When things are going well, it's human nature to relax. And it looked like the Boston Celtics were easing up too much in Game 3 of the Eastern Conference Finals against the Indiana Pacers, as they trailed by as much as 18 points on Saturday night. Then the C's switched into another defensive gear in the second half, leading to a stunning 114-111 comeback win.

In the first half, Boston was getting embarrassed defensively, letting up a whopping 42 points in the paint. That was the most the Celtics had allowed in that area in a single half all season. This all came against an Indiana team missing star point guard Tyrese Haliburton, who was out with a hamstring injury.

The second half was a different story. The Celtics held Indiana to 26 points in the paint and had nine blocks in 24 minutes. When the final buzzer sounded, Boston had 12 total blocks, while the Pacers only had one.

Even though the C's picked it up defensively, Indiana's hot-shooting was still keeping the game in its control. After Pacers point guard TJ McConnell burned Boston with another jumper, Indiana led 109-101 with 2:38 left in the fourth. That was enough to give the Pacers a 93.8% win probability, according to ESPN's analytics.

The Celtics didn't give up though. They proceeded to finish the game on a 13-2 run in order to go up 3-0 in the semifinal series.

Although it wasn't smooth sailing for the majority of the contest, Celtics star Jayson Tatum never lost faith.

“You got to believe, right? We always believe we got a chance to win a game,” he told ESPN's Lisa Salters after the comeback victory. “And it's not like we’re gonna come back on one shot, one possession. We got to keep fighting.”

Tatum went on to say that the Celtics can't “relax” until the job is done. He referenced Boston nearly erasing a 3-0 deficit last season in the Eastern Conference Finals against the Miami Heat and wants his team to know this series is “not over until it's over.”

How Jayson Tatum came up huge in the Celtics' Game 3 win

From start to finish, Jayson Tatum got it done for the Celtics. He had 15 points in the first quarter and seven in the fourth quarter, ending up with 36 points overall. The five-time All-Star went 12-for-23 from the floor and 5-for-10 from deep, which was his best 3-point shooting performance all postseason.

Following an underwhelming Game 2, Tatum bounced back and managed the game well. When the Celtics needed a bucket, he was aggressive. When he drew a double team, he found the open shooter with strong passes. Perhaps the best part of his entire outing was that he had zero turnovers in 44 minutes of play. He's the first player in NBA history to have at least 36 points, 10 rebounds, and eight assists while recording zero turnovers, per Celtics in-house writer Taylor Snow.

A single play late in the fourth quarter sums up Tatum's terrific showing.

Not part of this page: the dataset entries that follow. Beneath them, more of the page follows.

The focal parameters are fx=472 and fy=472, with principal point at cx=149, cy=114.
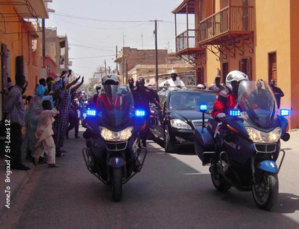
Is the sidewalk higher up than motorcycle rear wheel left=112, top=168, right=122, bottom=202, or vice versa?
motorcycle rear wheel left=112, top=168, right=122, bottom=202

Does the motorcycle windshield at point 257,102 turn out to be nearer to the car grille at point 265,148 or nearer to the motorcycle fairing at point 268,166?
the car grille at point 265,148

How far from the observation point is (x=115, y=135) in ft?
21.5

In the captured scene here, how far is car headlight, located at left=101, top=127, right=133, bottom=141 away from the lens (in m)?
6.53

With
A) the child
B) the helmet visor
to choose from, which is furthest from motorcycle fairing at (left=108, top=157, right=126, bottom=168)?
the child

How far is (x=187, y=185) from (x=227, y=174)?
139 cm

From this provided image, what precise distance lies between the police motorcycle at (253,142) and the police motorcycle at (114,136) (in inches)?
49.0

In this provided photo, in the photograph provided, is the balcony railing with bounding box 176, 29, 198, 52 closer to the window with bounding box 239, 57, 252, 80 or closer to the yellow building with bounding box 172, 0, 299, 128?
the yellow building with bounding box 172, 0, 299, 128

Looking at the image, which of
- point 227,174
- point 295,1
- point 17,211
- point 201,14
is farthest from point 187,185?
point 201,14

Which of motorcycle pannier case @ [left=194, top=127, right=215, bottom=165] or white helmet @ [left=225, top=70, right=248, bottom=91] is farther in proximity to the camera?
motorcycle pannier case @ [left=194, top=127, right=215, bottom=165]

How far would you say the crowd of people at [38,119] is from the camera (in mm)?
8906

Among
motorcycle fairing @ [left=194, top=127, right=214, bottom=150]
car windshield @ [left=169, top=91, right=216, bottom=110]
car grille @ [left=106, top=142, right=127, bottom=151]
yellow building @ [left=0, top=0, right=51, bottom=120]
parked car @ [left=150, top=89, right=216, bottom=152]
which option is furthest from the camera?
yellow building @ [left=0, top=0, right=51, bottom=120]

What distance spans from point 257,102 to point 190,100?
263 inches

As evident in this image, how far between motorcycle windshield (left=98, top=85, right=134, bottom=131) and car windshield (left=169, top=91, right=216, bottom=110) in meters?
5.49

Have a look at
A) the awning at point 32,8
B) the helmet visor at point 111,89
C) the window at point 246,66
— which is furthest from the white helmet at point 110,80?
the window at point 246,66
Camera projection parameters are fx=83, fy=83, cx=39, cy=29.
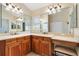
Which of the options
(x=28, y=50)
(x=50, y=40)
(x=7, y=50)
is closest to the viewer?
(x=7, y=50)

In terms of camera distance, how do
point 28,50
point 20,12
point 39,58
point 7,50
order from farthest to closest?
point 20,12, point 28,50, point 7,50, point 39,58

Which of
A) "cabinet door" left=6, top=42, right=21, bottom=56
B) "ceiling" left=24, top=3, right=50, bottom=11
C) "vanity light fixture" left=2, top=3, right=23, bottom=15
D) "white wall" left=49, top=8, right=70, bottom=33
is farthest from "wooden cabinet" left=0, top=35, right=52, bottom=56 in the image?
"ceiling" left=24, top=3, right=50, bottom=11

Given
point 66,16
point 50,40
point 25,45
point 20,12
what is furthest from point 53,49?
point 20,12

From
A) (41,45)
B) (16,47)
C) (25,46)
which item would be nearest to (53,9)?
(41,45)

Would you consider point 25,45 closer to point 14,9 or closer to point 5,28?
point 5,28

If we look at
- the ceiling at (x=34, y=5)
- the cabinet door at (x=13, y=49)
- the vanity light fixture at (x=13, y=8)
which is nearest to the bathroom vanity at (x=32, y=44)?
the cabinet door at (x=13, y=49)

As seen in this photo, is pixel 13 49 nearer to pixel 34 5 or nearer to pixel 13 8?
pixel 13 8

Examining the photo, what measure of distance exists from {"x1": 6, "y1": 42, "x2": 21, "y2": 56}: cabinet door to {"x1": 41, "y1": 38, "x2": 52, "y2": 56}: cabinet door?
647 millimetres

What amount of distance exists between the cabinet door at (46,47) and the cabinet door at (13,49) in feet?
2.12

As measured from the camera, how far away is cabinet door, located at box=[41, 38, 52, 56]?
2174 mm

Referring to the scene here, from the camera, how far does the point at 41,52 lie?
2375 mm

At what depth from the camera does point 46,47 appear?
224 centimetres

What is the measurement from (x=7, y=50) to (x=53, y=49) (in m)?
1.15

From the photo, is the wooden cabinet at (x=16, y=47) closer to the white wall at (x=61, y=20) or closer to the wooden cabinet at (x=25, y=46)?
the wooden cabinet at (x=25, y=46)
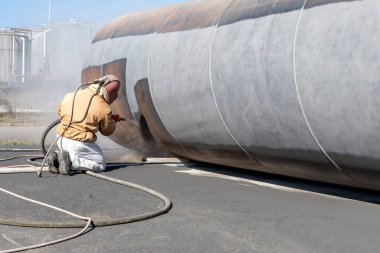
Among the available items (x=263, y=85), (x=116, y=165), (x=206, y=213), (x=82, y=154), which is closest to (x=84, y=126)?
(x=82, y=154)

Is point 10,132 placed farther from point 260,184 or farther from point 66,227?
point 66,227

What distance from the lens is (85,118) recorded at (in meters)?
7.36

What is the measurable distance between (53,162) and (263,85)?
2.57 metres

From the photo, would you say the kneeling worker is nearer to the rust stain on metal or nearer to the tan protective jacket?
the tan protective jacket

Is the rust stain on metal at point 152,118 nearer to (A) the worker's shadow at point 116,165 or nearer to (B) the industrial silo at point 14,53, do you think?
(A) the worker's shadow at point 116,165

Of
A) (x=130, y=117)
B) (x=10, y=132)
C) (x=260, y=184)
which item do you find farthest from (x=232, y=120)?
(x=10, y=132)

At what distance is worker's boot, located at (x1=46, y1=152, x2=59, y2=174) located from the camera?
697cm

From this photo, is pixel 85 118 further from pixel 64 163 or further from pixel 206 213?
pixel 206 213

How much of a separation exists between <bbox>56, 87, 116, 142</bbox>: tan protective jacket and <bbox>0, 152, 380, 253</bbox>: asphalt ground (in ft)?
1.75

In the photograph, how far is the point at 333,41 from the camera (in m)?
5.16

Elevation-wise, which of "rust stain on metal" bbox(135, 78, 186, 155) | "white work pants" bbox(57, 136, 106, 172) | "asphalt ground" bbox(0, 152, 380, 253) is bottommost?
"asphalt ground" bbox(0, 152, 380, 253)

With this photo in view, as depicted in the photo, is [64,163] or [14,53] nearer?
[64,163]

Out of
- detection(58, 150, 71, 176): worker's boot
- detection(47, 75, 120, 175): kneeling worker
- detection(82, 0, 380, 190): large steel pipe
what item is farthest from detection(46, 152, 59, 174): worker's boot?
detection(82, 0, 380, 190): large steel pipe

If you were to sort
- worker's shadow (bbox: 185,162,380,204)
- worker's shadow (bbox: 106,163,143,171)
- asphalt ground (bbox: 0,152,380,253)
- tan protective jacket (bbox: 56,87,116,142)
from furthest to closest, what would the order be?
worker's shadow (bbox: 106,163,143,171)
tan protective jacket (bbox: 56,87,116,142)
worker's shadow (bbox: 185,162,380,204)
asphalt ground (bbox: 0,152,380,253)
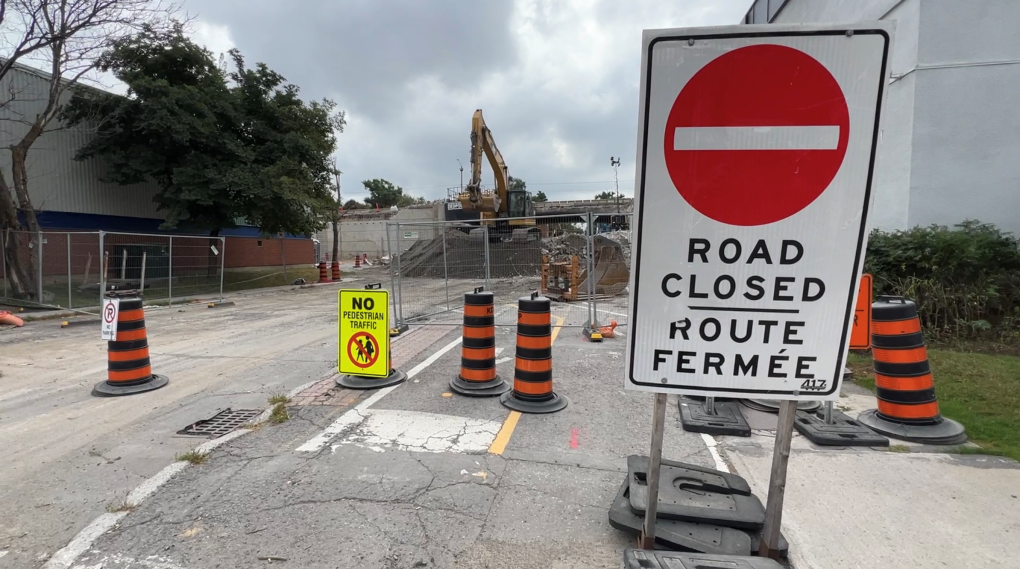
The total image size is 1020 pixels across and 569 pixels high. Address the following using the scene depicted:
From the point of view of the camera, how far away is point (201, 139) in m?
18.5

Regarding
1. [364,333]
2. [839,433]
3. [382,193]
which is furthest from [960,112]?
[382,193]

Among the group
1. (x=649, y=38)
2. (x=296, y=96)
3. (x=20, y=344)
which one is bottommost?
(x=20, y=344)

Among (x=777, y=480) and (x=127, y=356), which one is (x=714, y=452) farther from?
(x=127, y=356)

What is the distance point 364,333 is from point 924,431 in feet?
18.9

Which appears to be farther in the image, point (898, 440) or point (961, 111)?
point (961, 111)

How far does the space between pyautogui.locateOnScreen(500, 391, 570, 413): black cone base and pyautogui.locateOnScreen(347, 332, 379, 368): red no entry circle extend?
1.68m

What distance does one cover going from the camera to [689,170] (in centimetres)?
199

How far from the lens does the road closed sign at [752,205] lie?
6.16ft

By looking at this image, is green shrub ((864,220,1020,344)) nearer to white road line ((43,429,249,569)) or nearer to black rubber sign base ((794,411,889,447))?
black rubber sign base ((794,411,889,447))

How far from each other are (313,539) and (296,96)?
24.4 meters

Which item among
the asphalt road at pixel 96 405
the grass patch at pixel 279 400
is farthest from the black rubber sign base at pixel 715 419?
the asphalt road at pixel 96 405

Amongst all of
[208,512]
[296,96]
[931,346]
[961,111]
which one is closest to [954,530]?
[208,512]

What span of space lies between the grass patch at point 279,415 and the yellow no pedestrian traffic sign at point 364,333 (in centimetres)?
99

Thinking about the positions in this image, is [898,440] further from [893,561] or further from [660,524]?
[660,524]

With a little over one minute remaining in regulation, Tatum drove to the basket, sucked three Indiana defenders into the paint, and dished it to center Al Horford with a behind-the-back pass. Horford, who was hot from beyond the arc, was left completely alone. Instead of forcing a tough layup, Tatum found the Celtics' elder statesman on the perimeter and made the Pacers pay for overcommitting.

Horford drained the open 3-pointer and cut the Pacers' lead down to two with 1:11 on the clock. On the very next Celtics' possession, Tatum assisted guard Jrue Holiday on a massive, and-1 layup. Once Holiday hit his free throw, Boston led 112-111 with 38.2 seconds left in the fourth quarter.

In past playoffs, opposing teams would crowd Tatum and force him to be a playmaker rather than a scorer. That worked on multiple occasions in the past, yet the 26-year-old has grown since then. He's played both roles well so far this postseason, leading the C's in both points and assists.

Saturday evening was the second time this series in which the Celtics essentially stole a win. In Game 1, Indiana was up three points with 10 seconds left and in Game 3, it led by five with 1:26 remaining.

Tatum and company will aim for a series-clinching win during Game 4 on Monday night, while the Pacers will try to avoid a sweep in their own building.